**Your objective**
Skip the pictures. Give all the data again exactly.

Data START

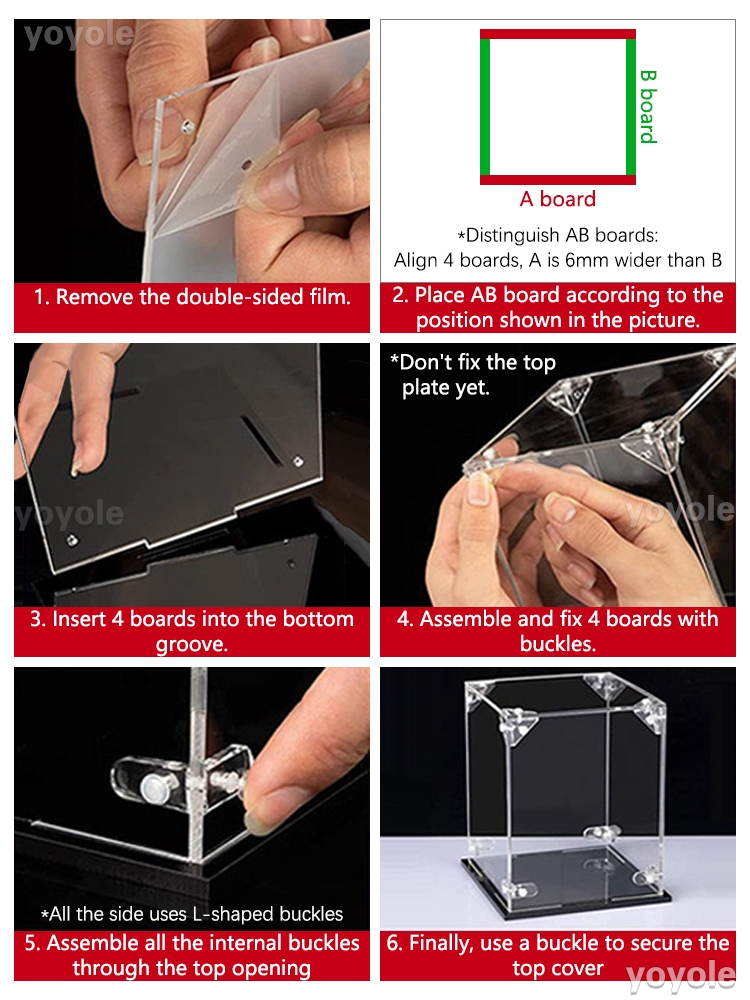 yoyole

1. Remove the double-sided film.

B board

A board

*Distinguish AB boards:
Align 4 boards, A is 6mm wider than B

2. Place AB board according to the position shown in the picture.

yoyole

3. Insert 4 boards into the bottom groove.

*Don't fix the top plate yet.

yoyole

4. Assemble and fix 4 boards with buckles.

*All the side uses L-shaped buckles

5. Assemble all the internal buckles through the top opening

6. Finally, use a buckle to secure the top cover

yoyole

Data END

**Task solution**
 yoyole

1. Remove the double-sided film.

B board

A board

*Distinguish AB boards:
Align 4 boards, A is 6mm wider than B

2. Place AB board according to the position shown in the picture.

yoyole

3. Insert 4 boards into the bottom groove.

*Don't fix the top plate yet.

yoyole

4. Assemble and fix 4 boards with buckles.

*All the side uses L-shaped buckles

5. Assemble all the internal buckles through the top opening

6. Finally, use a buckle to secure the top cover

yoyole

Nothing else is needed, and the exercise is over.